Since early March, there has also been a striking sea-ice development: within just ten days, the sea-ice extent grew by 1.19 million km² (Fig. 2). This equates to a growth of ca. 120,000 km² – roughly the combined size of Bavaria, Baden-Württemberg and Rhineland-Palatinate – per day. The majority of ice growth took place in the eastern Ross Sea (Fig. 7), most likely caused by the unusually low temperatures of up to 9° C below the long-term average in Marie Byrd Land. Katabatic winds could have greatly cooled the surface water, leading to intensified sea-ice production.
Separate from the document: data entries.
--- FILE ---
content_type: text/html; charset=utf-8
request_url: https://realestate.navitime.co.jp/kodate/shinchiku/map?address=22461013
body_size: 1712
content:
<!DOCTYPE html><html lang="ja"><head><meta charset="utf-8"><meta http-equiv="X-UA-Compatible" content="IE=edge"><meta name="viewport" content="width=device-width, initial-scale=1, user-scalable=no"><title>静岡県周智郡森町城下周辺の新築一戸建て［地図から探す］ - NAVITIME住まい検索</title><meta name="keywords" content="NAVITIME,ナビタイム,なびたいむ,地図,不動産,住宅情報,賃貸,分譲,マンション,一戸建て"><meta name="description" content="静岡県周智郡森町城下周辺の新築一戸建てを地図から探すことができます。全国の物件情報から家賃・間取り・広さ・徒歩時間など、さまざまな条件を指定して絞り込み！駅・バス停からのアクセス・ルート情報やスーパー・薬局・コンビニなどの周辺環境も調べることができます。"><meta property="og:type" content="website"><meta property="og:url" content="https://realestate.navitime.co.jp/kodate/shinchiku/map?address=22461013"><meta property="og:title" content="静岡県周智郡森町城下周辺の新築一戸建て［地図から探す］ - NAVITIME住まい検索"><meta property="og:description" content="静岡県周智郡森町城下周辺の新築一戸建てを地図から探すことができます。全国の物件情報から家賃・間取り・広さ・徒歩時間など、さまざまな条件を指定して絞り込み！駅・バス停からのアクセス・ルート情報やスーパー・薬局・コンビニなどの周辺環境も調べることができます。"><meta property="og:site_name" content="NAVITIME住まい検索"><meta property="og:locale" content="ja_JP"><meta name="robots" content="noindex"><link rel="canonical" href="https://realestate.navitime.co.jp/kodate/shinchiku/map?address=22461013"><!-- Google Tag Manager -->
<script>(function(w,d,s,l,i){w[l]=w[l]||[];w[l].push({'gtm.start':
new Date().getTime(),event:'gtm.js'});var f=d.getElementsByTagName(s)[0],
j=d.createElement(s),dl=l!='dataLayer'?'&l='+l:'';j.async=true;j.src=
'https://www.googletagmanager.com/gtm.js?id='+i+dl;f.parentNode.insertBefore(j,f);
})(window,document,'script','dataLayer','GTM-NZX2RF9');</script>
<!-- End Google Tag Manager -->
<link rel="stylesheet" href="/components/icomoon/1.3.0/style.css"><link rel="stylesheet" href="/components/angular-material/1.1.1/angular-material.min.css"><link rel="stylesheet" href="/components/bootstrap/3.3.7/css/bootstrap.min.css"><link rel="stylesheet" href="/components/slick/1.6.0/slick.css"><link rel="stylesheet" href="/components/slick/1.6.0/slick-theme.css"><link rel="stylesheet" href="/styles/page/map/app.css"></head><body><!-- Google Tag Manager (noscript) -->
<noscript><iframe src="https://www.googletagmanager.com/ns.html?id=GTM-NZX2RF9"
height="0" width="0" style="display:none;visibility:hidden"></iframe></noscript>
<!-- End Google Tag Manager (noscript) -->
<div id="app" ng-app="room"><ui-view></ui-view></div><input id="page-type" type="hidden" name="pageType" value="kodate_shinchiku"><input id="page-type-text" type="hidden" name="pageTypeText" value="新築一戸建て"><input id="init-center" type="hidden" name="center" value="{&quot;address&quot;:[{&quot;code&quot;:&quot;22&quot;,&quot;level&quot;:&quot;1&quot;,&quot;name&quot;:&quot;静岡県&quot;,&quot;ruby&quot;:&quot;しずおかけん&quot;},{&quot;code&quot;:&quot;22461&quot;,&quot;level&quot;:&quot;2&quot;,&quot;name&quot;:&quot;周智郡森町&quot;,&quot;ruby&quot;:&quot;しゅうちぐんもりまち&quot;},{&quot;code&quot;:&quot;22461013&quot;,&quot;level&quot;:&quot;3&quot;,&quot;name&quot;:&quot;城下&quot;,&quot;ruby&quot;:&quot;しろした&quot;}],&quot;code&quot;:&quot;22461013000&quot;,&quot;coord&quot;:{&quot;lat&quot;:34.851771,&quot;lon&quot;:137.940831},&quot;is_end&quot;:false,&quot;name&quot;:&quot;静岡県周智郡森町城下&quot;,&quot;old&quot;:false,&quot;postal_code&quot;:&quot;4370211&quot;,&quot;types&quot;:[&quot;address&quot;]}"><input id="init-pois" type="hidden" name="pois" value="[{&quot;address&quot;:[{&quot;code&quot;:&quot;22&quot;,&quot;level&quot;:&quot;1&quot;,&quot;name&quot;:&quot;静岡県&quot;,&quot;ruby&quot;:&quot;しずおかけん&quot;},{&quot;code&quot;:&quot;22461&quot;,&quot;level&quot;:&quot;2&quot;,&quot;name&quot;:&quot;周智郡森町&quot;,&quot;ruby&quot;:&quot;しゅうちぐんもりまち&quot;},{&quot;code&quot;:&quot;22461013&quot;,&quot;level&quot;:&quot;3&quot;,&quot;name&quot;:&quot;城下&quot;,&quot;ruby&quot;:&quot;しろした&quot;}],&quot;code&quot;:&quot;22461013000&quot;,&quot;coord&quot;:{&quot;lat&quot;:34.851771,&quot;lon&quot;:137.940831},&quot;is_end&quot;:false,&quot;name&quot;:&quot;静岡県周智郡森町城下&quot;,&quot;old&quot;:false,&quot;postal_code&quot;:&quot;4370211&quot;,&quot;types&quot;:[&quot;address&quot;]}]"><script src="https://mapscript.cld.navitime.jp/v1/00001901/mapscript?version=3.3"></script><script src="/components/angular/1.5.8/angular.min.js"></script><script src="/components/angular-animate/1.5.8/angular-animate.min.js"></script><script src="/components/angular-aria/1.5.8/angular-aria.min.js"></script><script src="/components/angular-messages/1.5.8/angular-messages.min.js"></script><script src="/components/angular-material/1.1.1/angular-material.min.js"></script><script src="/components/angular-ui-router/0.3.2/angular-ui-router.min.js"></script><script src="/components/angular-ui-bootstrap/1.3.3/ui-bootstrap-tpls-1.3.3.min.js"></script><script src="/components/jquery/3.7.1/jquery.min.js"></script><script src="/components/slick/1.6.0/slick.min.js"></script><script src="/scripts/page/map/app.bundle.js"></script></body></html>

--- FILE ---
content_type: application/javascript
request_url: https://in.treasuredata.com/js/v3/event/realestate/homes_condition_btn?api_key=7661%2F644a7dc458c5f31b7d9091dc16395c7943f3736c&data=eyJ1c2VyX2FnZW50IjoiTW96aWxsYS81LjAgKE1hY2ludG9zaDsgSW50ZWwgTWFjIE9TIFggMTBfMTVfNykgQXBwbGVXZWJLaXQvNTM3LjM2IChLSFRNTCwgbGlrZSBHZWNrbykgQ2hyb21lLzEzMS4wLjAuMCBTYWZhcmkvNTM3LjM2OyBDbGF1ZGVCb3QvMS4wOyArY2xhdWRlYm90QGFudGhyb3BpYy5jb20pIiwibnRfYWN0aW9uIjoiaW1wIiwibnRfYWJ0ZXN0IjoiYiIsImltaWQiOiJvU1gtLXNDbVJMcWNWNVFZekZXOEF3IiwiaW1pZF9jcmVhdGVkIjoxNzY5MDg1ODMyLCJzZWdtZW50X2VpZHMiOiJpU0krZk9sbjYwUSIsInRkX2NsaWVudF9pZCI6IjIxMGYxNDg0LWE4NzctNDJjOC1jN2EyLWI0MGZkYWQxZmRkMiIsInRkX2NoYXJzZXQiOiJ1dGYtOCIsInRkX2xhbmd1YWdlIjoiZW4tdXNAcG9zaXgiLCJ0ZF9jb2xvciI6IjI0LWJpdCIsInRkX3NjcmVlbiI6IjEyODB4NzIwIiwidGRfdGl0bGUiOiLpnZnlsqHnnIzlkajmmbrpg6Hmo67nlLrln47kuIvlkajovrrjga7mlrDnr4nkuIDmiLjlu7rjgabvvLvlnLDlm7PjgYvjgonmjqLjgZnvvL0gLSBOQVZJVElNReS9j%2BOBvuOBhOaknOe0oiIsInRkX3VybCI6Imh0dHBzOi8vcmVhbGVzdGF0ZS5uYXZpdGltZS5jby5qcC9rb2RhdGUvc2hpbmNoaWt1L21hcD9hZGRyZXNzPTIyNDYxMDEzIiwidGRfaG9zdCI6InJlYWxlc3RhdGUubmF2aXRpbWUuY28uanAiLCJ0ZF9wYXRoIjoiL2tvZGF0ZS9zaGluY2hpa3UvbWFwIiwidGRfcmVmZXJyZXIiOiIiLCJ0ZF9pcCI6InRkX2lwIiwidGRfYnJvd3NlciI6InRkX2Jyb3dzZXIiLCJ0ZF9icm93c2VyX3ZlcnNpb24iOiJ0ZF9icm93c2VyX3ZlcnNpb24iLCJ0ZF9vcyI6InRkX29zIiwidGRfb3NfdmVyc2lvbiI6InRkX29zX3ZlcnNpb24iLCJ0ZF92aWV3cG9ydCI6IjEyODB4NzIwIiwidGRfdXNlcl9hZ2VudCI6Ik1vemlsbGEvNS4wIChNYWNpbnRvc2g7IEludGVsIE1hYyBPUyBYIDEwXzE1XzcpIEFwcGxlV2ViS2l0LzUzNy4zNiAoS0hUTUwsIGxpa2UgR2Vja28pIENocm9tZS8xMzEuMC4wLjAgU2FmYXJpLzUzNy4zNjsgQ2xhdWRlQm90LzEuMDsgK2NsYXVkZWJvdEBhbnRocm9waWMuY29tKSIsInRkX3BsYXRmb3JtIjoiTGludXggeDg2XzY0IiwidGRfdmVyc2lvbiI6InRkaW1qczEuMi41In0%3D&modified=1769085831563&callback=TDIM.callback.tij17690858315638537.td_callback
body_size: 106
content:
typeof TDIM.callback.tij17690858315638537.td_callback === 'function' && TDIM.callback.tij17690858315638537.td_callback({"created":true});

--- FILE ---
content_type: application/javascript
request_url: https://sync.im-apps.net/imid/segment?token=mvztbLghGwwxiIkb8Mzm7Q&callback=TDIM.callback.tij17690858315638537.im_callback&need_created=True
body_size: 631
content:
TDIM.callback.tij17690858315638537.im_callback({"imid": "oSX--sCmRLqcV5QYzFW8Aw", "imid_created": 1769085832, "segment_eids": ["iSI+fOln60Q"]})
However, as of March 11, sea ice growth has returned to average growth rates for this time of year.
Bound for the Winter Maximum Sea-ice Extent in the Arctic
In the Arctic, the winter maximum sea-ice extent has yet to be reached (Fig. 8). The mean sea-ice extent in February was 14.49 million km²: 720,000 km² below the long-term average for the years 1981 – 2010 but 553,000 km² above the record low from 2018 (Fig. 9). The trend for the month of February amounts to a loss of 2.5 % per decade and shows that the sea-ice extent in the Arctic is successively declining, even in winter. In comparison to the long-term average, a loss of sea-ice cover can especially be observed in the eastern Greenland Sea and the Barents Sea. This could be a consequence of the increasing Atlantification of the Arctic: more and more warm water masses from the Atlantic are now penetrating the middle depths in the Arctic, producing a larger reservoir of heat that keeps the water’s surface from freezing. In addition, in both the Bering Sea and Sea of Okhotsk, the ice edge has generally retreated further north.
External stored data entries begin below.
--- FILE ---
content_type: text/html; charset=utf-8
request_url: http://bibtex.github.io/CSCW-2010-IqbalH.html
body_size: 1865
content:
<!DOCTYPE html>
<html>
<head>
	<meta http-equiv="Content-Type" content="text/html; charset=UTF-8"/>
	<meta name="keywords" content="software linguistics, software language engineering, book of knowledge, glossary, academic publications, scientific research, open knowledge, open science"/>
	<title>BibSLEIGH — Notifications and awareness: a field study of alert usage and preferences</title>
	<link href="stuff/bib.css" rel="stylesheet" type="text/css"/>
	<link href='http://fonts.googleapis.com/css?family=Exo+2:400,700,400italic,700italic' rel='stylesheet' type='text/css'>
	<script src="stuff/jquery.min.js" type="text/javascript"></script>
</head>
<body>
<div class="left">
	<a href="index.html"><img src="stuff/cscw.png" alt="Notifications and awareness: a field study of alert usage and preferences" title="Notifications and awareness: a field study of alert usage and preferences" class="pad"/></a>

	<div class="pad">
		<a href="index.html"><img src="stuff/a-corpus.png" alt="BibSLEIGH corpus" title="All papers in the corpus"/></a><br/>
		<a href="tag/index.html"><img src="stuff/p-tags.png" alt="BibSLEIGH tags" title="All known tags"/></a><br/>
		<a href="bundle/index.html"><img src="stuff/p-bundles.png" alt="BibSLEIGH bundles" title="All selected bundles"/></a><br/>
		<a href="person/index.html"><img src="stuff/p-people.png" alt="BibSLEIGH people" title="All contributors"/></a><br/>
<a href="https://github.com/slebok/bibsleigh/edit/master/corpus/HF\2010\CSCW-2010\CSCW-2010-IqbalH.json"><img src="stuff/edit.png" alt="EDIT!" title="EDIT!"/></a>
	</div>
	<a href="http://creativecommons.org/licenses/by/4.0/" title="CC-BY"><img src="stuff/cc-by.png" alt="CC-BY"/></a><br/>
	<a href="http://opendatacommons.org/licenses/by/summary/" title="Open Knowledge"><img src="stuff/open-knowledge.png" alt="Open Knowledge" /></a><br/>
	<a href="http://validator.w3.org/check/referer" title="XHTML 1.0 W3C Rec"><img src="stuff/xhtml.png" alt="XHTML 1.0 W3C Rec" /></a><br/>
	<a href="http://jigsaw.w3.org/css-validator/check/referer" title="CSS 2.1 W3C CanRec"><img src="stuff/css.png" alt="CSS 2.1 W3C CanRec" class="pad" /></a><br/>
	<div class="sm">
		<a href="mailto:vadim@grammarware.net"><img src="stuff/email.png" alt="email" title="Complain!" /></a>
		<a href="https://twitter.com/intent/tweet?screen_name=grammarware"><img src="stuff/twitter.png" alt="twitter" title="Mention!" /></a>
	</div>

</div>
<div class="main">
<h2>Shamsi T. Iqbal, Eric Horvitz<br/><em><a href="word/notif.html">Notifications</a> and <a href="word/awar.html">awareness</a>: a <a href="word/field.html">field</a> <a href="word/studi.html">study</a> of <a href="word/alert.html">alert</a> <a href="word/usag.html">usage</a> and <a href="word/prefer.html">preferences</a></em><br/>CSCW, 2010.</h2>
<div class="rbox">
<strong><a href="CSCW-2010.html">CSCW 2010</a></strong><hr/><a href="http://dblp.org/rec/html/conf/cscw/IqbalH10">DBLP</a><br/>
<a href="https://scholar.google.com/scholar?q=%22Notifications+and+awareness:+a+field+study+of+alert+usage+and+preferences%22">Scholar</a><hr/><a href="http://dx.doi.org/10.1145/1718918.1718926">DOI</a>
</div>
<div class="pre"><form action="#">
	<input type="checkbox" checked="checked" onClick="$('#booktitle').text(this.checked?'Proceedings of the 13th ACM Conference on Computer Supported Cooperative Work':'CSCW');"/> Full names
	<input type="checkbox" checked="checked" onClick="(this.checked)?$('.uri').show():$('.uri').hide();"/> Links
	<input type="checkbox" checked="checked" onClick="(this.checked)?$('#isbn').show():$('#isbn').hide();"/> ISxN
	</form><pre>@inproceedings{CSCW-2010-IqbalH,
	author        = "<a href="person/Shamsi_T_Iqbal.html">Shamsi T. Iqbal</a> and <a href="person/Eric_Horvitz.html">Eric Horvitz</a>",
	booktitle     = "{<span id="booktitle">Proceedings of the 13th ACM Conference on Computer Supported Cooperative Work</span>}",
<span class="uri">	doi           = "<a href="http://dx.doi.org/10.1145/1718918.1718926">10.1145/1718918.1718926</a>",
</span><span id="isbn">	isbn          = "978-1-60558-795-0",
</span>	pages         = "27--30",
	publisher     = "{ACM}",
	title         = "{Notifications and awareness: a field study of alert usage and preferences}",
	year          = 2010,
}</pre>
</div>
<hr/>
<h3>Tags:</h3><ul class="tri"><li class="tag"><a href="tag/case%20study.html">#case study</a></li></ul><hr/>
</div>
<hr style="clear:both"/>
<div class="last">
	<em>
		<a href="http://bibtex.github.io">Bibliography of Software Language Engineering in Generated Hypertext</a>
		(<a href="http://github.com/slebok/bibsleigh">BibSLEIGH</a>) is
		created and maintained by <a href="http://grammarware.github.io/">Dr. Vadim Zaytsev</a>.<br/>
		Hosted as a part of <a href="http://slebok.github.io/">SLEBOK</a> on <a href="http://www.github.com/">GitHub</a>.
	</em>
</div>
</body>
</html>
In broad expanses of the central Arctic Ocean, from the East Siberian Sea to the Barents Sea, and from northern Greenland to the Canadian Arctic Archipelago, the air temperatures at 925 hPa (ca. 760 m) were between 1 and 6° Celsius above the long-term average. In contrast, in Siberia, northern Alaska and in the Beaufort Sea, the temperatures were up to 6° Celsius below the long-term average (Fig. 10). The air pressure at sea level was characterised by a pronounced high-pressure area over the central Arctic Ocean, which drove an unusually powerful clockwise sea-ice circulation in the Beaufort Gyre and led to the transport of thick, multiyear ice along the Canadian Arctic Archipelago, towards the coast of Alaska (source: NSIDC).
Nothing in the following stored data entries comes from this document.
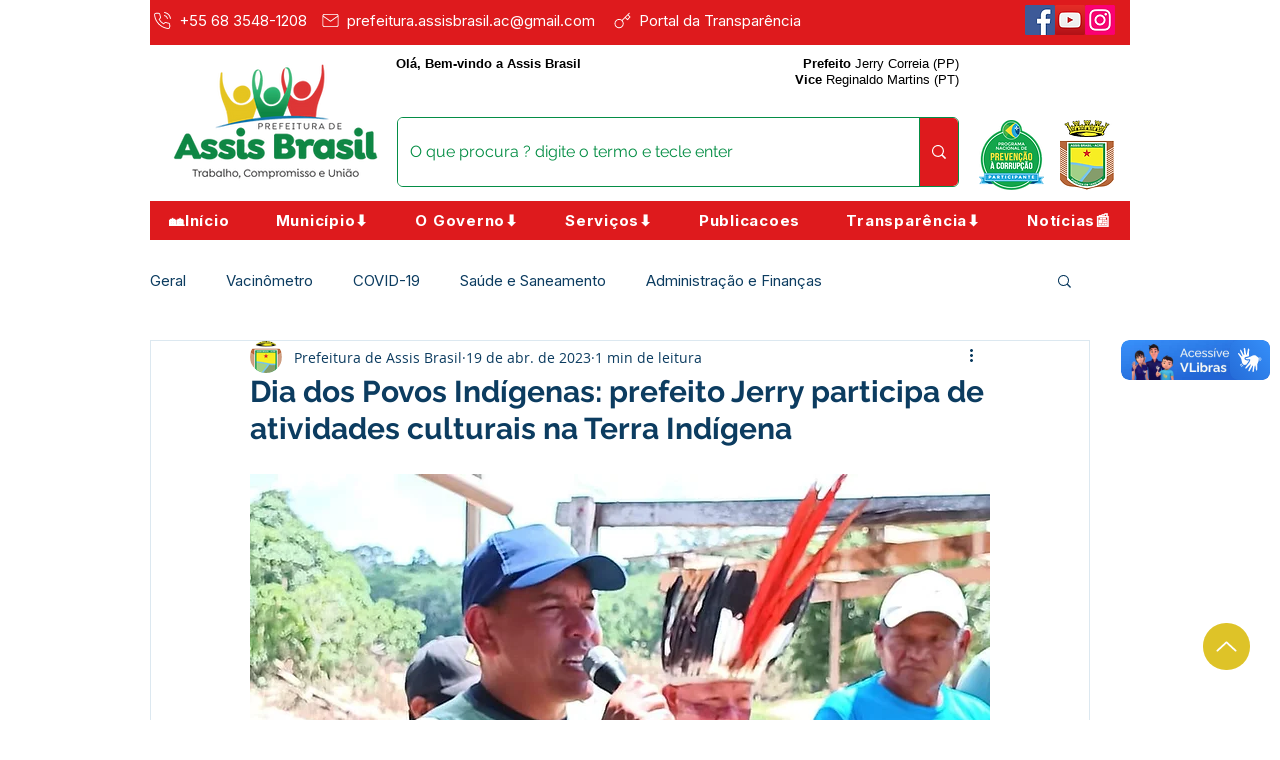

--- FILE ---
content_type: text/css; charset=utf-8
request_url: https://www.assisbrasil.ac.gov.br/_serverless/pro-gallery-css-v4-server/layoutCss?ver=2&id=bfsnr-not-scoped&items=3527_2010_2048%7C3611_1080_810%7C3484_2048_1536%7C3627_2048_1536%7C3419_2048_1536%7C3510_2048_1536%7C3455_2048_1536%7C3407_2048_1536%7C3449_2048_1536%7C3380_2048_1536%7C3630_2048_1536%7C3546_2048_1536%7C3566_2048_1536%7C3274_2048_1536%7C3608_2048_1536%7C3443_1080_810%7C3309_2048_1536%7C3255_2048_1536%7C3368_2048_1536&container=1595_740_620_720&options=gallerySizeType:px%7CenableInfiniteScroll:true%7CtitlePlacement:SHOW_ON_HOVER%7CarrowsSize:23%7CthumbnailSize:120%7CgalleryLayout:3%7CisVertical:false%7CgallerySizePx:300%7CcubeType:fill%7CgalleryThumbnailsAlignment:bottom%7CthumbnailSpacings:2.5
body_size: -79
content:
#pro-gallery-bfsnr-not-scoped .pro-gallery-parent-container{ width: 740px !important; height: 620px !important; } #pro-gallery-bfsnr-not-scoped [data-hook="item-container"][data-idx="0"].gallery-item-container{opacity: 1 !important;display: block !important;transition: opacity .2s ease !important;top: 0px !important;left: 0px !important;right: auto !important;height: 493px !important;width: 740px !important;} #pro-gallery-bfsnr-not-scoped [data-hook="item-container"][data-idx="0"] .gallery-item-common-info-outer{height: 100% !important;} #pro-gallery-bfsnr-not-scoped [data-hook="item-container"][data-idx="0"] .gallery-item-common-info{height: 100% !important;width: 100% !important;} #pro-gallery-bfsnr-not-scoped [data-hook="item-container"][data-idx="0"] .gallery-item-wrapper{width: 740px !important;height: 493px !important;margin: 0 !important;} #pro-gallery-bfsnr-not-scoped [data-hook="item-container"][data-idx="0"] .gallery-item-content{width: 740px !important;height: 493px !important;margin: 0px 0px !important;opacity: 1 !important;} #pro-gallery-bfsnr-not-scoped [data-hook="item-container"][data-idx="0"] .gallery-item-hover{width: 740px !important;height: 493px !important;opacity: 1 !important;} #pro-gallery-bfsnr-not-scoped [data-hook="item-container"][data-idx="0"] .item-hover-flex-container{width: 740px !important;height: 493px !important;margin: 0px 0px !important;opacity: 1 !important;} #pro-gallery-bfsnr-not-scoped [data-hook="item-container"][data-idx="0"] .gallery-item-wrapper img{width: 100% !important;height: 100% !important;opacity: 1 !important;} #pro-gallery-bfsnr-not-scoped [data-hook="item-container"][data-idx="1"].gallery-item-container{opacity: 1 !important;display: block !important;transition: opacity .2s ease !important;top: 0px !important;left: 740px !important;right: auto !important;height: 493px !important;width: 740px !important;} #pro-gallery-bfsnr-not-scoped [data-hook="item-container"][data-idx="1"] .gallery-item-common-info-outer{height: 100% !important;} #pro-gallery-bfsnr-not-scoped [data-hook="item-container"][data-idx="1"] .gallery-item-common-info{height: 100% !important;width: 100% !important;} #pro-gallery-bfsnr-not-scoped [data-hook="item-container"][data-idx="1"] .gallery-item-wrapper{width: 740px !important;height: 493px !important;margin: 0 !important;} #pro-gallery-bfsnr-not-scoped [data-hook="item-container"][data-idx="1"] .gallery-item-content{width: 740px !important;height: 493px !important;margin: 0px 0px !important;opacity: 1 !important;} #pro-gallery-bfsnr-not-scoped [data-hook="item-container"][data-idx="1"] .gallery-item-hover{width: 740px !important;height: 493px !important;opacity: 1 !important;} #pro-gallery-bfsnr-not-scoped [data-hook="item-container"][data-idx="1"] .item-hover-flex-container{width: 740px !important;height: 493px !important;margin: 0px 0px !important;opacity: 1 !important;} #pro-gallery-bfsnr-not-scoped [data-hook="item-container"][data-idx="1"] .gallery-item-wrapper img{width: 100% !important;height: 100% !important;opacity: 1 !important;} #pro-gallery-bfsnr-not-scoped [data-hook="item-container"][data-idx="2"].gallery-item-container{opacity: 1 !important;display: block !important;transition: opacity .2s ease !important;top: 0px !important;left: 1480px !important;right: auto !important;height: 493px !important;width: 740px !important;} #pro-gallery-bfsnr-not-scoped [data-hook="item-container"][data-idx="2"] .gallery-item-common-info-outer{height: 100% !important;} #pro-gallery-bfsnr-not-scoped [data-hook="item-container"][data-idx="2"] .gallery-item-common-info{height: 100% !important;width: 100% !important;} #pro-gallery-bfsnr-not-scoped [data-hook="item-container"][data-idx="2"] .gallery-item-wrapper{width: 740px !important;height: 493px !important;margin: 0 !important;} #pro-gallery-bfsnr-not-scoped [data-hook="item-container"][data-idx="2"] .gallery-item-content{width: 740px !important;height: 493px !important;margin: 0px 0px !important;opacity: 1 !important;} #pro-gallery-bfsnr-not-scoped [data-hook="item-container"][data-idx="2"] .gallery-item-hover{width: 740px !important;height: 493px !important;opacity: 1 !important;} #pro-gallery-bfsnr-not-scoped [data-hook="item-container"][data-idx="2"] .item-hover-flex-container{width: 740px !important;height: 493px !important;margin: 0px 0px !important;opacity: 1 !important;} #pro-gallery-bfsnr-not-scoped [data-hook="item-container"][data-idx="2"] .gallery-item-wrapper img{width: 100% !important;height: 100% !important;opacity: 1 !important;} #pro-gallery-bfsnr-not-scoped [data-hook="item-container"][data-idx="3"]{display: none !important;} #pro-gallery-bfsnr-not-scoped [data-hook="item-container"][data-idx="4"]{display: none !important;} #pro-gallery-bfsnr-not-scoped [data-hook="item-container"][data-idx="5"]{display: none !important;} #pro-gallery-bfsnr-not-scoped [data-hook="item-container"][data-idx="6"]{display: none !important;} #pro-gallery-bfsnr-not-scoped [data-hook="item-container"][data-idx="7"]{display: none !important;} #pro-gallery-bfsnr-not-scoped [data-hook="item-container"][data-idx="8"]{display: none !important;} #pro-gallery-bfsnr-not-scoped [data-hook="item-container"][data-idx="9"]{display: none !important;} #pro-gallery-bfsnr-not-scoped [data-hook="item-container"][data-idx="10"]{display: none !important;} #pro-gallery-bfsnr-not-scoped [data-hook="item-container"][data-idx="11"]{display: none !important;} #pro-gallery-bfsnr-not-scoped [data-hook="item-container"][data-idx="12"]{display: none !important;} #pro-gallery-bfsnr-not-scoped [data-hook="item-container"][data-idx="13"]{display: none !important;} #pro-gallery-bfsnr-not-scoped [data-hook="item-container"][data-idx="14"]{display: none !important;} #pro-gallery-bfsnr-not-scoped [data-hook="item-container"][data-idx="15"]{display: none !important;} #pro-gallery-bfsnr-not-scoped [data-hook="item-container"][data-idx="16"]{display: none !important;} #pro-gallery-bfsnr-not-scoped [data-hook="item-container"][data-idx="17"]{display: none !important;} #pro-gallery-bfsnr-not-scoped [data-hook="item-container"][data-idx="18"]{display: none !important;} #pro-gallery-bfsnr-not-scoped .pro-gallery-prerender{height:620px !important;}#pro-gallery-bfsnr-not-scoped {height:620px !important; width:740px !important;}#pro-gallery-bfsnr-not-scoped .pro-gallery-margin-container {height:620px !important;}#pro-gallery-bfsnr-not-scoped .one-row:not(.thumbnails-gallery) {height:492.5px !important; width:740px !important;}#pro-gallery-bfsnr-not-scoped .one-row:not(.thumbnails-gallery) .gallery-horizontal-scroll {height:492.5px !important;}#pro-gallery-bfsnr-not-scoped .pro-gallery-parent-container:not(.gallery-slideshow) [data-hook=group-view] .item-link-wrapper::before {height:492.5px !important; width:740px !important;}#pro-gallery-bfsnr-not-scoped .pro-gallery-parent-container {height:620px !important; width:740px !important;}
In the second half of the month, the sea-ice extent declined by ca. 15,000 – 20,000 km² (Fig. 8), chiefly due to the retreat of the ice edge in the eastern Greenland Sea and Barents Sea (Fig. 11). In addition, the sea ice in the Sea of Okhotsk experienced severe melting. This may have been due to warm air near Fram Strait, which led to melting processes near the ice edge, or caused the ice edge to retreat through related dynamic changes. In comparison: from 21 to 28 February, the temperatures measured on Svalbard were ca. 9° C above the long-term average for 1994 – 2005. Since early March the sea-ice extent has been back at its previous level, and we expect to see the maximum sea-ice extent in the Arctic sometime in the next two weeks, before the melting season begins at the end of the month.